The Recipe sounds great! I would take it one step further and turn this into A Greek Dish by Frothing egg whites slowly adding fresh lemon juice and adding a bit of the cooked juices from the pan make sure it's warm not hot so as not to curdle, then incorporate with the dish by folding froth into the beans. Avgolemono Style!
Let me tell you Heidi, I think you do marvelous things with all ingredients. But you especially know your way around a bean. This is stunning. I've also enjoyed both your chipotle white bean recipe and your carrot, dill, and white bean salad. Sure I'm missing several other good ones too.
There is nothing like caramelized fennel. I love the buttery texture and the smokey sweetness. I just love the idea of eating this warm. Here comes Spring!
Question for Heidi, and others, if you want to chime in. I was recently in the Bay Area for work and picked up a few bags of Rancho Gordo beans to bring back east with me. The bag of beautiful Scarlet Runners I have is staring at me from the pantry and I really want to do something special with them. They're big beans, and I imagine they cook up to a deep pink color. What kinds of veg and flavors go best with these beauties? Thanks for any ideas.
Que maravilha, belas fotos.
This sounds perfect! Especially love the sound of baking it in the oven with feta. Yum!
Oh this looks so lovely. I would love to spoon some of this over a big pile or herbed couscous or quinoa or something to soak up the juices for a complete meal. Absolutely gorgeous!
This sounds like a splendid way to enjoy white beans, which is one of my favorite beans. The flavors sound delicious & I can't wait to try this recipe. Thanks for sharing!
Oh, I love this. With warm, buttered crusty bread. So good.

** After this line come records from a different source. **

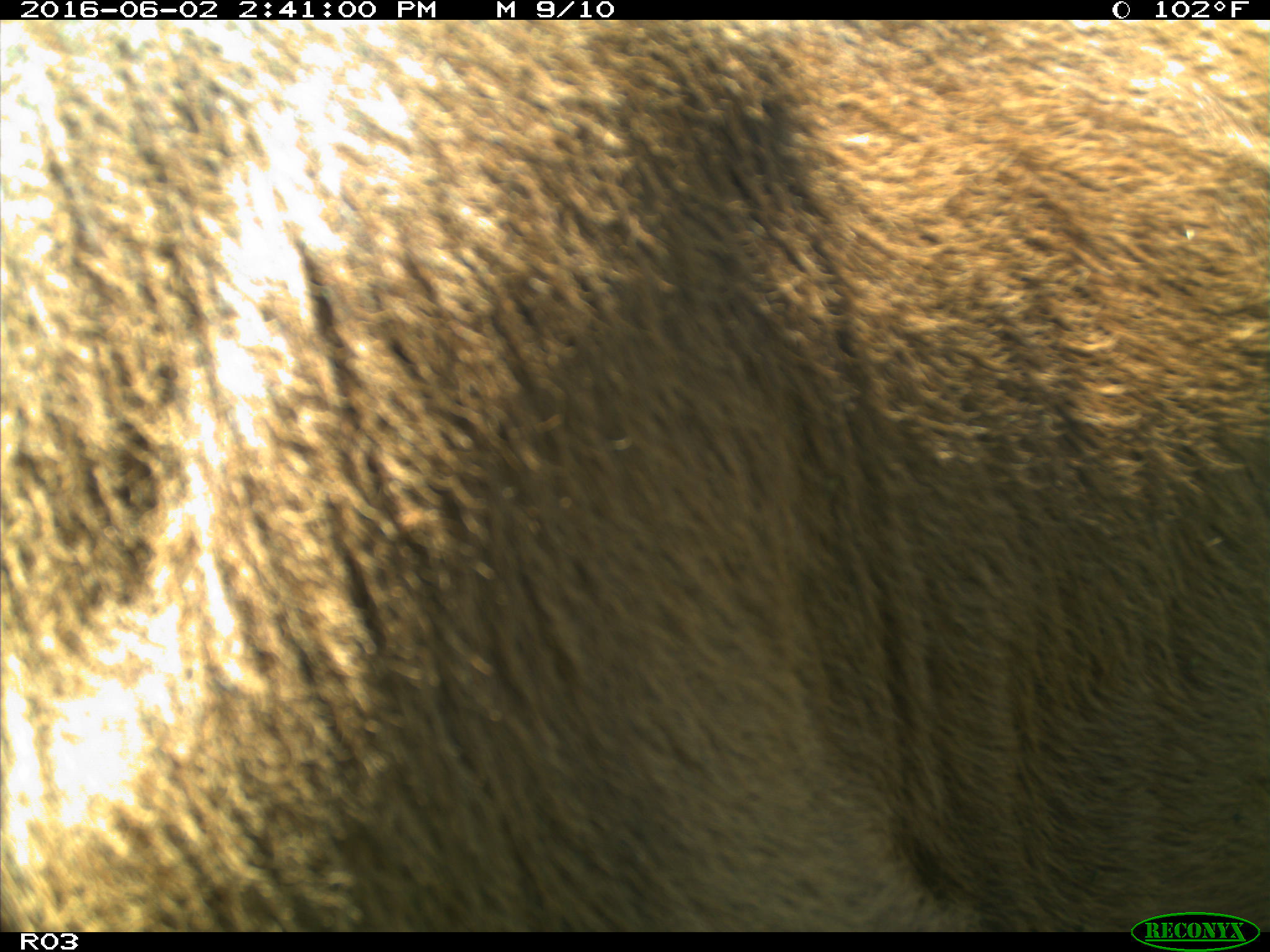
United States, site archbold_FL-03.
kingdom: Animalia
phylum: Chordata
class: Mammalia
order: Artiodactyla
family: Bovidae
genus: Bos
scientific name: Bos taurus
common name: domestic cow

As much as I love fennel I need to try this out! I usually eat fennel raw only. All I have combined it with so far is oranges and olive oil. Thanks for sharing this lovely recipe with us :)
Heavenly!
Always looking for new recipes for cannellini beans which I just love. This looks beautiful and I love the idea of a gratin with feta or maybe as a base for a vegetarian cottage pie type thing.
What a perfectly lovely springtime dish. When I think about how I'd like to eat this, I want to spoon it on some toasted rustic bread and eat it like bruschetta. : )
I just recently fell in love with fennel, so this looks amazing!
This looks simply amazing! I love anything "Honey Kissed". Will try with the poached egg. Thank you for this post!
it's like you know me so well...
Lovely! I reckon dijon/lemon/garlic would be great too.